SDK for building and managing Kubiya workflows
Project description
Kubiya Workflow SDK
Build Deterministic AI Workflows That Actually Work™
Get Started • Documentation • Examples • API Reference • Enterprise
🚀 The Future of AI is Deterministic
Kubiya Workflow SDK is a serverless workflow platform that transforms unpredictable AI agents into reliable, production-grade automation. Every workflow step runs as an independent Docker container, giving you the power to run ANY software while maintaining deterministic execution.
Why We Built This
After watching teams struggle with free-wheeling agent frameworks that promise magic but deliver chaos, we took a different approach. Instead of hoping an AI will figure out the right sequence of actions, we provide the tools to define the right sequence – with AI filling in the intelligent parts. Read more about our architecture →
Core Principles
- 🐳 Serverless Containers: Every step runs in its own Docker container - use ANY language, tool, or software
- 🎯 Deterministic Execution: Same inputs → Same workflow → Same outputs, every time
- 🏗️ Stateless Architecture: Each execution starts fresh with zero state pollution
- 🚀 Infinite Scale: From 1 to 1,000,000 executions without infrastructure changes
- 🏠 Your Infrastructure: Runs entirely on-premise with zero vendor lock-in
- 🤖 ADK Orchestration: Powered by ADK (Agent Development Kit) for intelligent workflow orchestration
✨ Key Features
🎯 Stateless & Serverless Orchestration
# Workflows are pure schemas - no hidden state
name: incident-response
steps:
- name: detect
executor: docker
image: monitoring:latest
- name: analyze
executor: inline_agent
depends: [detect]
- name: remediate
executor: shell
depends: [analyze]
- Fully Stateless: Each execution starts fresh, no drift or side effects
- Serverless Agents: Spin up just-in-time containers only when needed
- Schema-Driven: Workflows are data, not code – version control friendly
🔌 Universal Integration
# Via Kubiya API
client.execute_workflow("deploy-app", params={"version": "2.0"})

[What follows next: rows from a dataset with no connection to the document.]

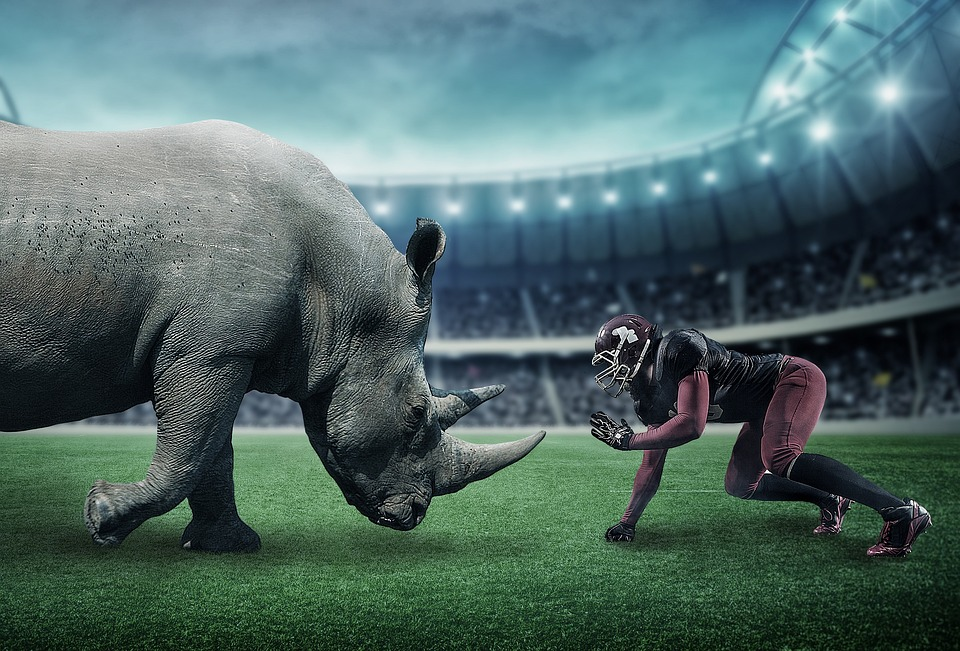 American Football, Rhino, Sports, Wild Animals, Stadium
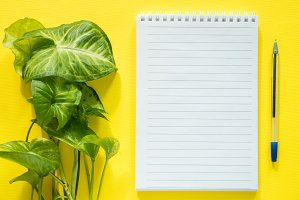 Notepad for notes, green plant leaves on yellow desktop, flat lay, copy space.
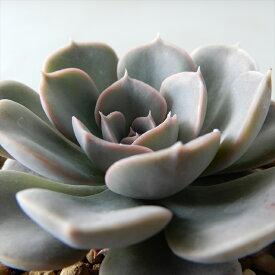 swkエケベリア テキサスローズ(ルンヨニー×ピンウィール)多肉植物 エアーマジック 韓国苗 エケベリア 7.5cmポット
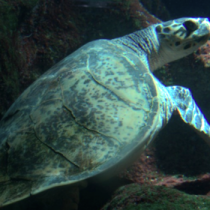 El ruido provocado por el ser humano altera la vida en los océanos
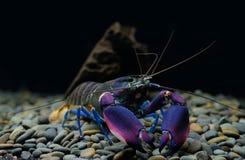 Lagostas Cherax no aquário imagens de stock royalty free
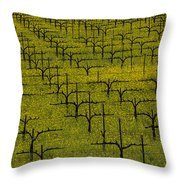 Napa Mustard Grass Throw Pillow by Garry Gay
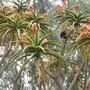 Aloe bainsii - Tree Aloe in bloom (Aloe bainsii - Tree Aloe in bloom)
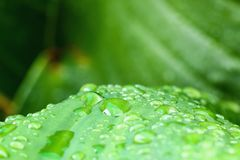 Raindrop. On leaves grass green fresh with nature background Royalty Free Stock Photo
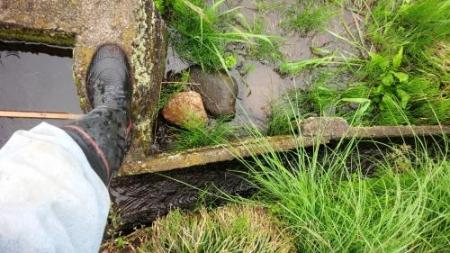 農15-5-16 田6水口水漏れ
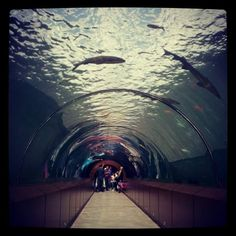 Photograph Tunnel Aquarium by burak karaca on 500px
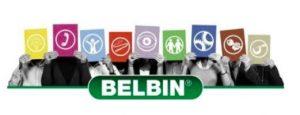 Teambuilding profiling DNA Belbin - Team diagnostics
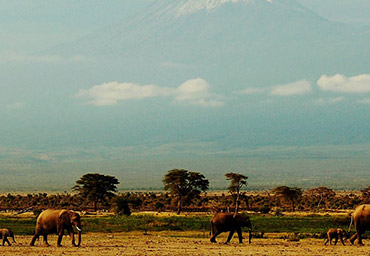 Kenya in 9 days for independent travellers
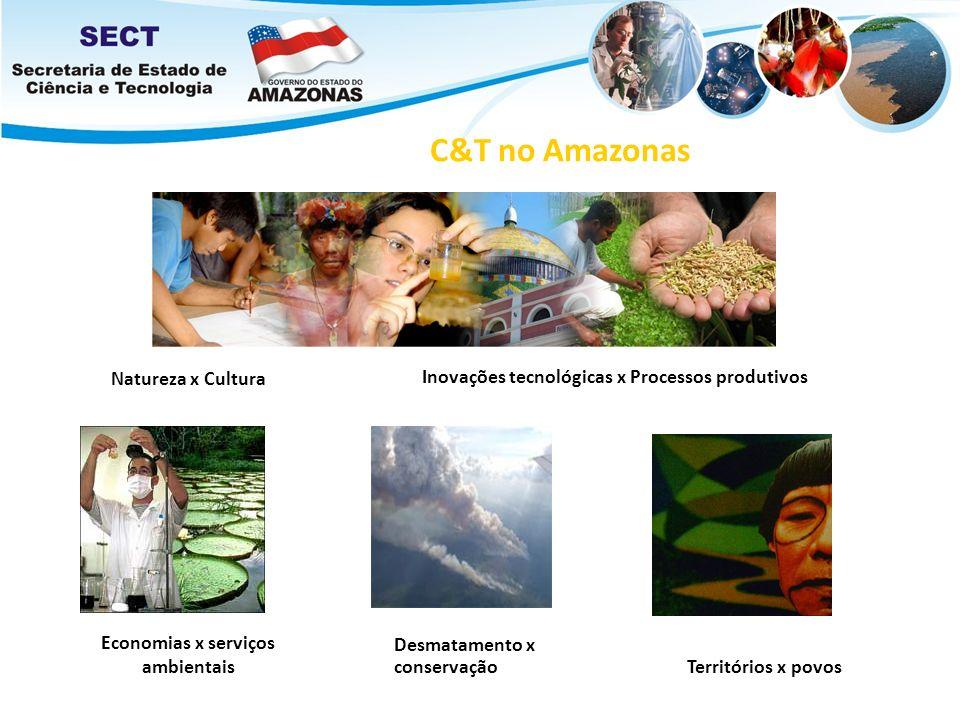 Inovações tecnológicas x Processos produtivos Economias x serviços ambientais Territórios x povos Natureza x Cultura Desmatamento x conservação C&T no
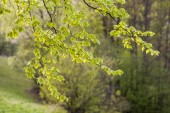 Twig with leaves — Stock Photo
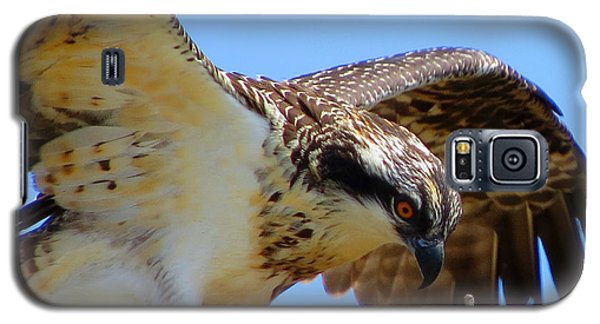 Galaxy S5 Case featuring the photograph Osprey Youth by Dianne Cowen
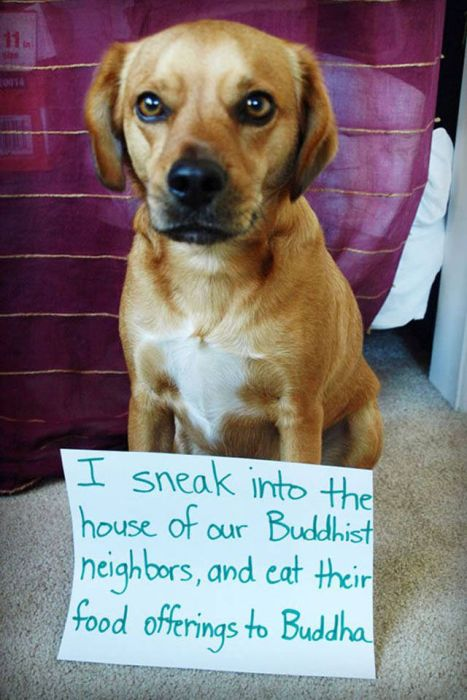The Ultimate Collection Of Hilarious Pet Shaming Photos (26 pics)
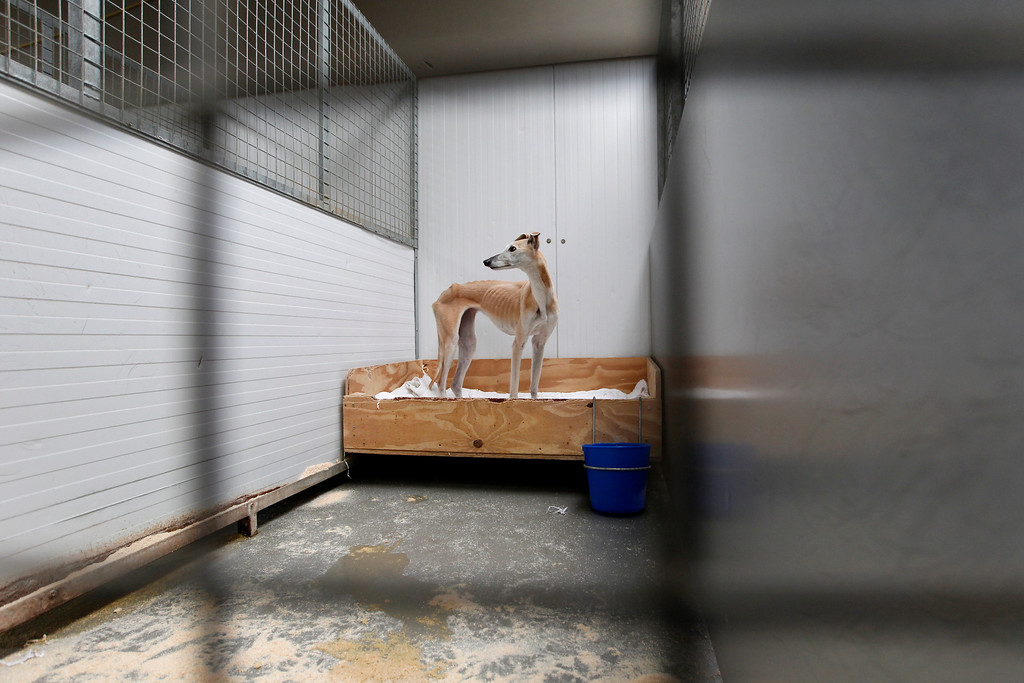 . Alice, an abandoned six year old greyhound who was found wandering the busy Doncaster Road, stands in her kennel at Tia Greyhound & Lurcher Rescue near Hebden Bridge, West Yorkshire July 29, 2011. Alice was flound infested with fleas and at about half her normal bodyweight. Picture taken July 29, 2011.  REUTERS/Chris Helgren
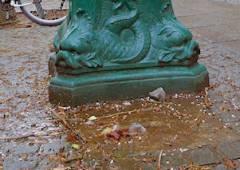 Wasser(-Pumpe) in der Nehringstraße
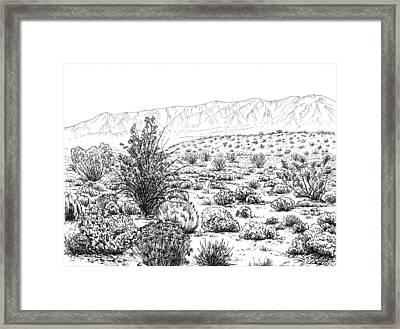 Desert Scrub Ecosystem Framed Print by Logan Parsons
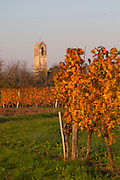 Autumn colours in the vineyard in late afternoon evening sunshine, red, brown, yellow leaves, view of the church tower in the neighbouring village Conne de Labarde Domaine Vignoble des Verdots Conne de Labarde Bergerac Dordogne France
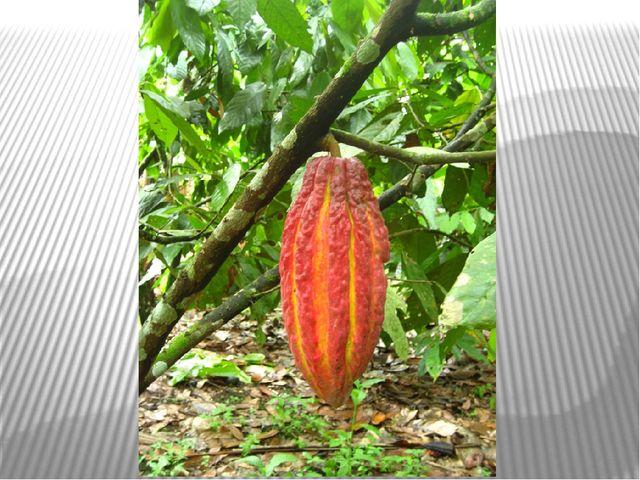 дерево какао (Theobroma cacao), бананы и др.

# Via MCP Server (works with ANY agent system)
mcp_client.call_tool("kubiya_workflow", workflow="deploy-app")
# Direct in your code
result = workflow.run(params={"env": "production"})
- API-First: RESTful API with SSE streaming
- MCP Compatible: Integrate with Claude, ChatGPT, any MCP client
- SDK Support: Python, with more languages coming
- Agent Agnostic: Works with LangChain, AutoGPT, or custom agents
🏭 Production-Grade Infrastructure
- Any Docker Container: Run Python, Go, Rust, bash – anything
- Kubernetes-Native: Built for K8s, not adapted to it
- Multi-Cluster: Span workflows across any environment
- Zero Changes Required: Deploy to your existing stack
📦 Installation
# Basic installation
pip install kubiya-workflow-sdk
# With all features (includes server and ADK provider)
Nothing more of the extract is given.